__WORK TASK__
Everything from the first line of the data through the line with "Older Women Pictures" is to be echoed exactly, minus the pictures.

INPUT below:

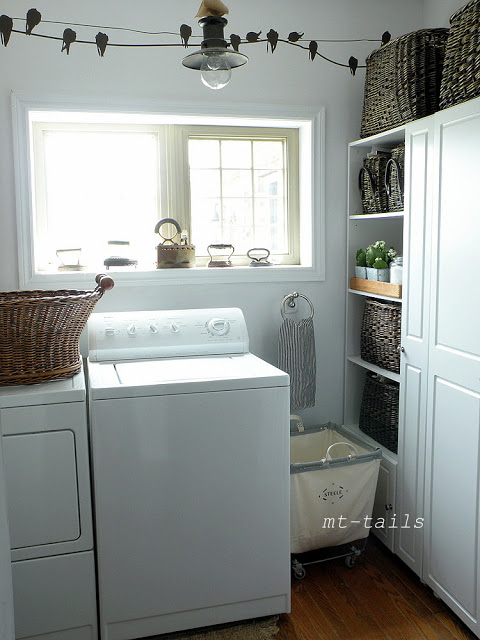 Mt-Tails laundry room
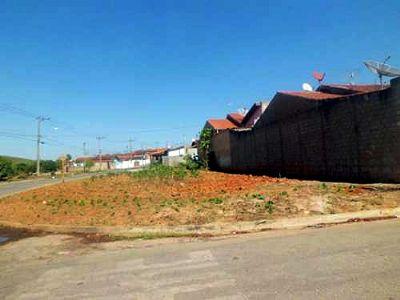 Prefeitura põe a venda 25 lotes nos bairros Ipê e Nova Pilar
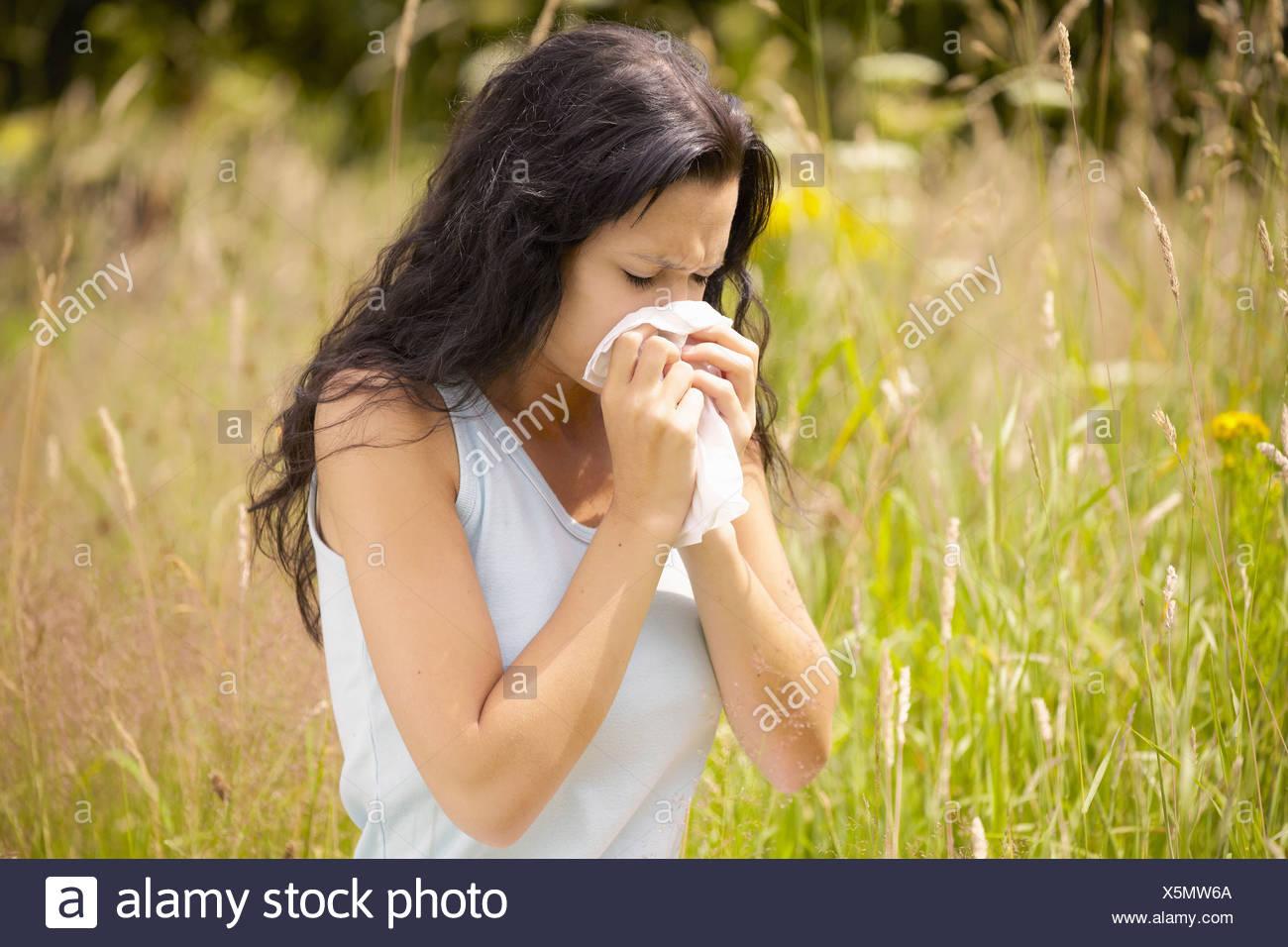 Nez avec des tissus d'essuyage de fille Photo Stock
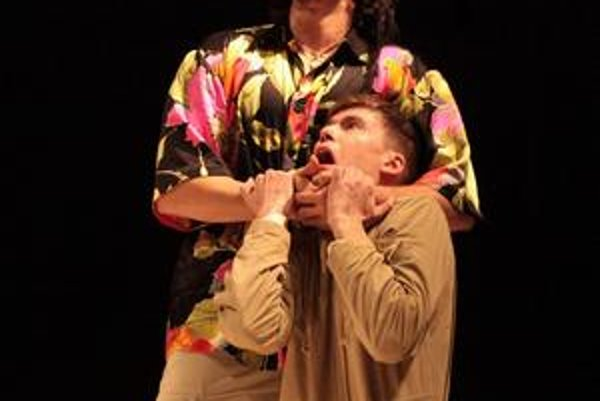 Karol Csino (hore) ako Othello.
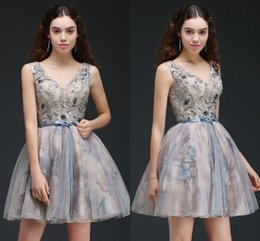 Wholesale Back Up Online - 2018 Printed Short Ball Gown Homecoming Dresses See Through Top V Neck Cocktail Party Gowns Lace Up Low Back Mini Prom Dresses Online CPS667
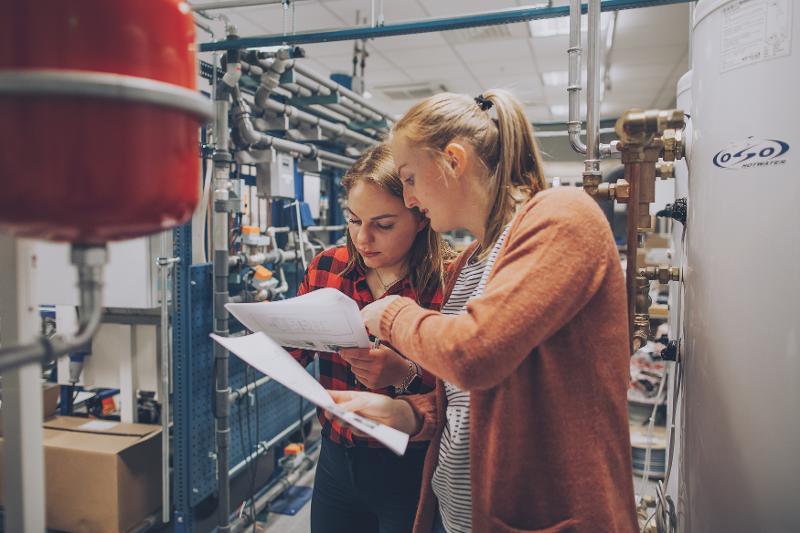 Prosesstudenter arbeider med laboratorieoppgaver (Foto: Frida Xiang Nordås Årsandøy)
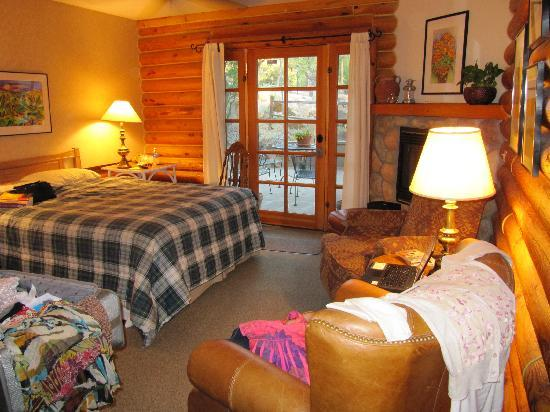 Gurley Street Lodge: Our room (with a private patio, FP, great reading lamps, private bath, etc)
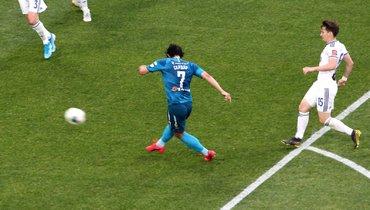 «Зенит» победил «Оренбург», Азмун оформил дубль, Дзюба забил 17-й гол вчемпионате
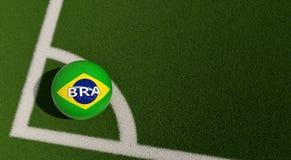 Bola de futebol em cores nacionais de Brasil em um campo de futebol Copie o espaço no lado direito Fotos de Stock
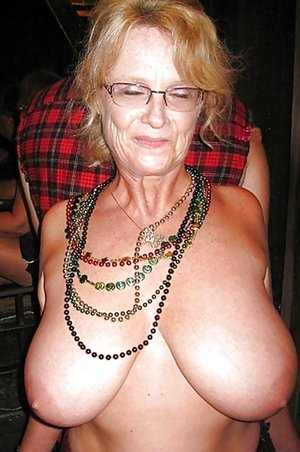 Older Women Pictures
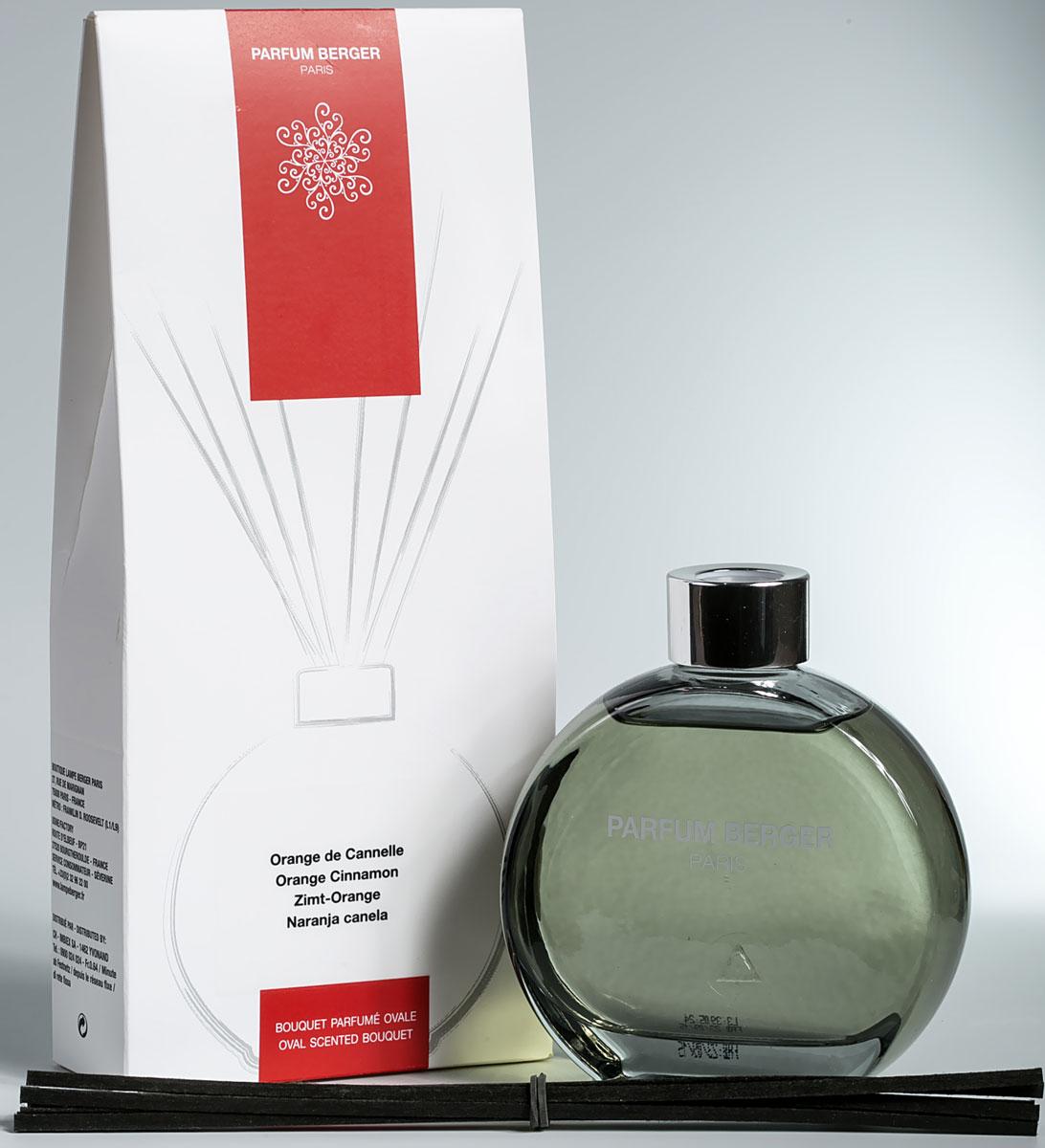 Диффузор ароматический Parfum Berger Апельсин с корицей, 180 мл2000000047454Апельсин с корицей. Верхние: апельсин, имбирь, корица; средние: мускатный орех, бобы тонка; нижние: мускус, ваниль, кокос. Комплект состоит из подарочной коробочки, стеклянного, слегка тонированного в нежный графитовый цвет флакона объемом 180 мл, что напоминает по своей форме известные духи от дома ароматов Шанель (Chanel), изысканной аромажидкости и комплекта полимерных палочек. Особенность данных диффузоров в применении инновационных полимерных палочек, что эффективнее любых тростниковых в 5 раз, что доказано исследованиями и тестированием эффективности ароматизации. Остаточных эффект от аромажидкости остается в полимерных палочках еще на протяжении более 2-х недель и продолжает вас радовать, пока вы не дольете во флакон свой любимый аромат.
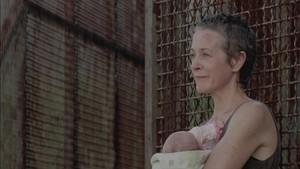 Carol Screencap, '3x07: When the Dead Come Knocking'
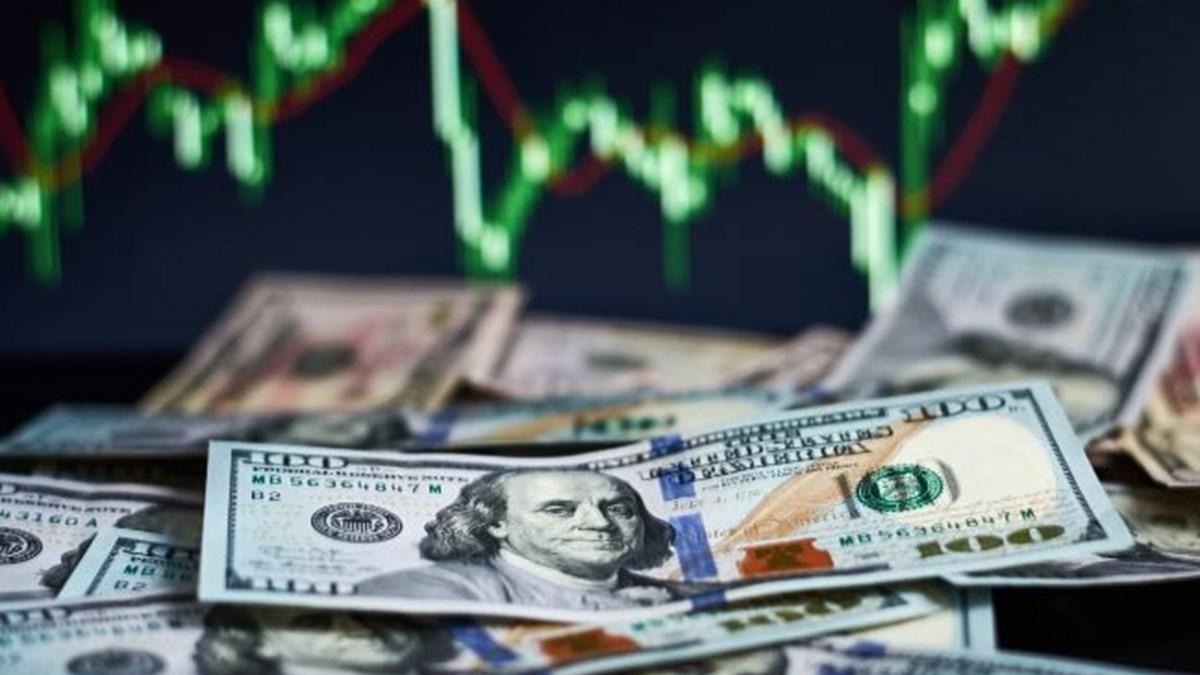 Dolar 7.93, euro 9.31'den güne başladı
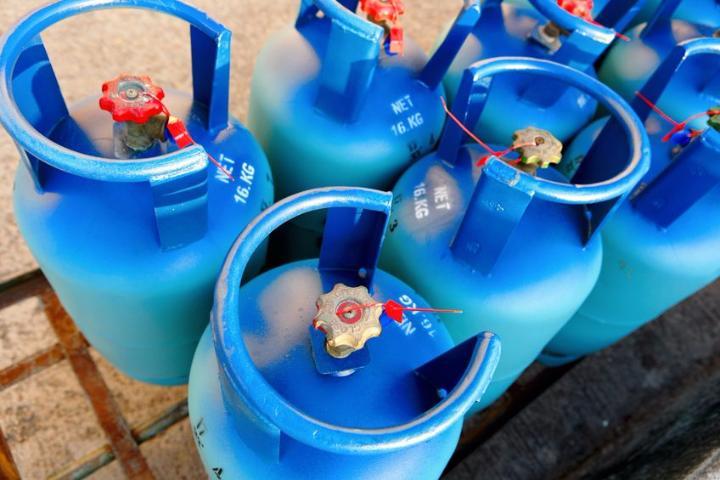 رفع أسعار الغاز المسال بالإمارات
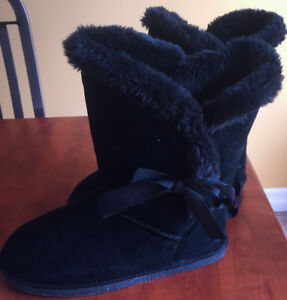 **BLACK UGG-LIKE BOOTS FOR SALE-SIZE 11**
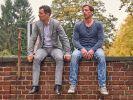 Stefan Vollmer (Hendrik Duryn, r.) und Michael (Gabriel Merz) wollen Ole vor einer Dummheit bewahren. (Foto)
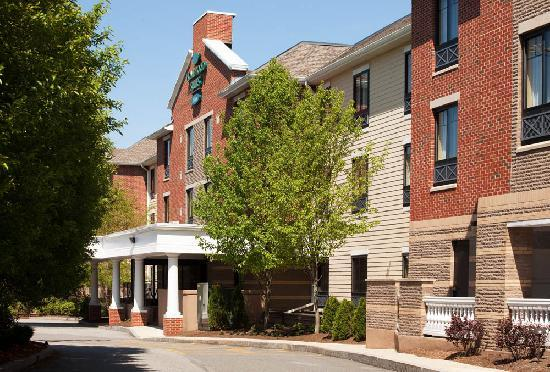 Homewood Suites by Hilton Boston/Cambridge-Arlington : Convenient drive-up check-in area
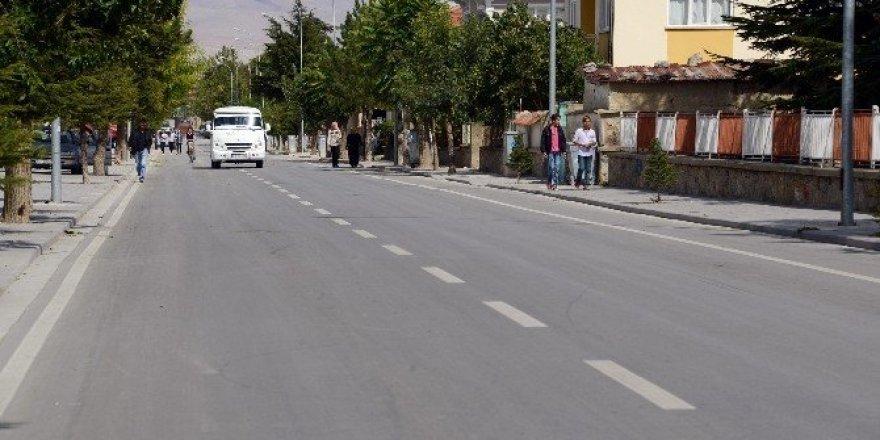 Tuzlukçu ilçesi prestij caddelerine kavuştu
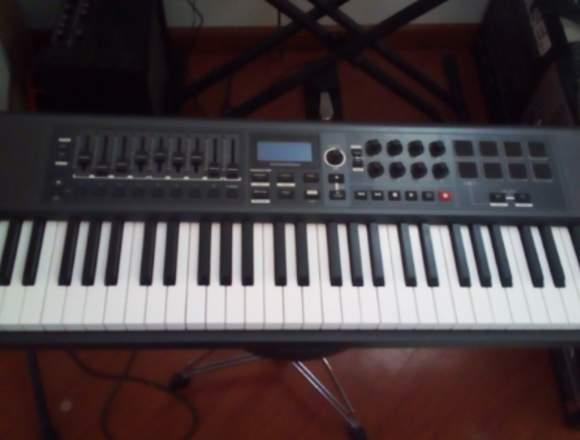 Novation Impulse 61 Controlador MIDI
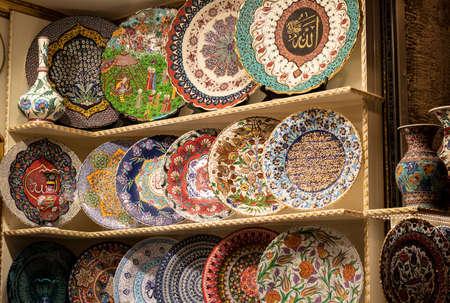 Gemusterte Teller werden im Laden verkauft. Es enthält Muster der türkischen Kultur.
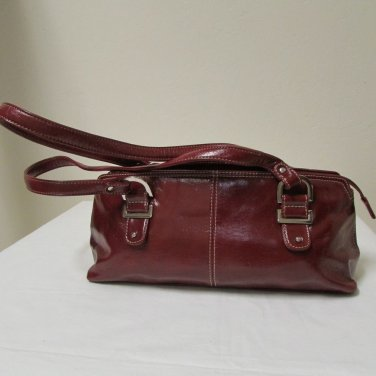 Relic Brand Cranberry Red Faux Leather Shoulder Bag Size Small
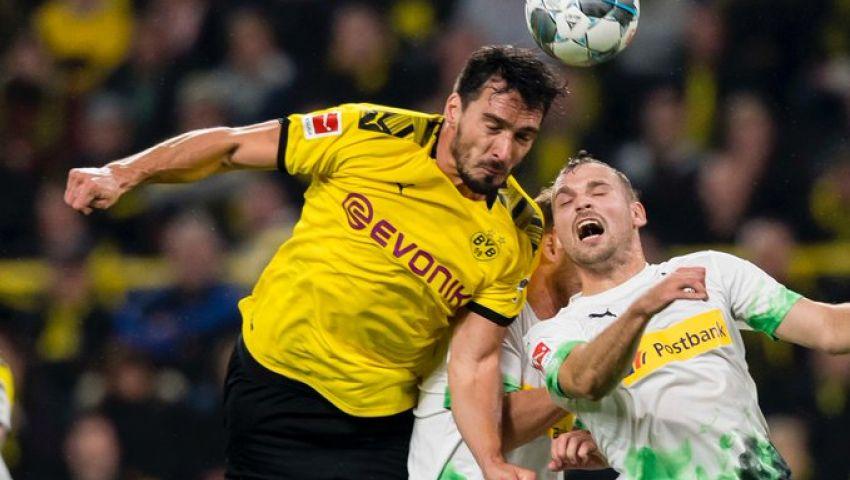 بالفيديو.. مونشنجلادباخ يحافظ على صدارة الدوري الألماني رغم الهزيمة أمام دورتموند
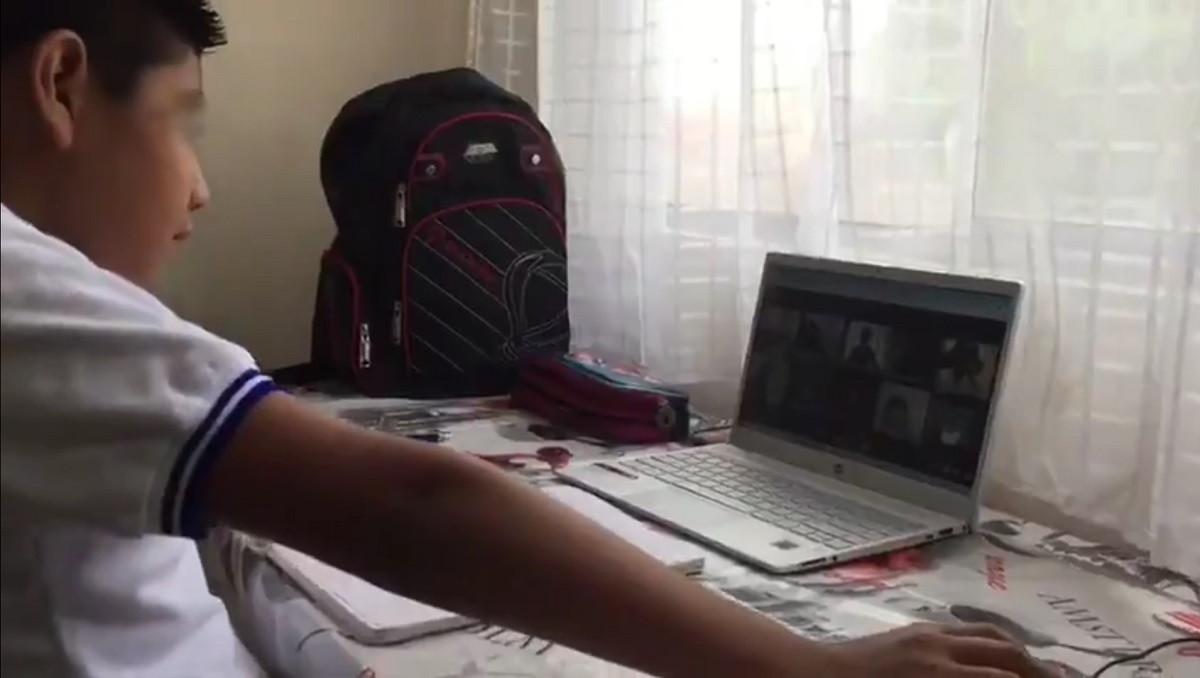 Los padres del menor prefieren que tome clases en línea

End of INPUT.

__ANSWER__
 Mt-Tails laundry room
 Prefeitura põe a venda 25 lotes nos bairros Ipê e Nova Pilar
 Nez avec des tissus d'essuyage de fille Photo Stock
 Karol Csino (hore) ako Othello.
 Wholesale Back Up Online - 2018 Printed Short Ball Gown Homecoming Dresses See Through Top V Neck Cocktail Party Gowns Lace Up Low Back Mini Prom Dresses Online CPS667
 Prosesstudenter arbeider med laboratorieoppgaver (Foto: Frida Xiang Nordås Årsandøy)
 Gurley Street Lodge: Our room (with a private patio, FP, great reading lamps, private bath, etc)
 «Зенит» победил «Оренбург», Азмун оформил дубль, Дзюба забил 17-й гол вчемпионате
 Bola de futebol em cores nacionais de Brasil em um campo de futebol Copie o espaço no lado direito Fotos de Stock
 Older Women Pictures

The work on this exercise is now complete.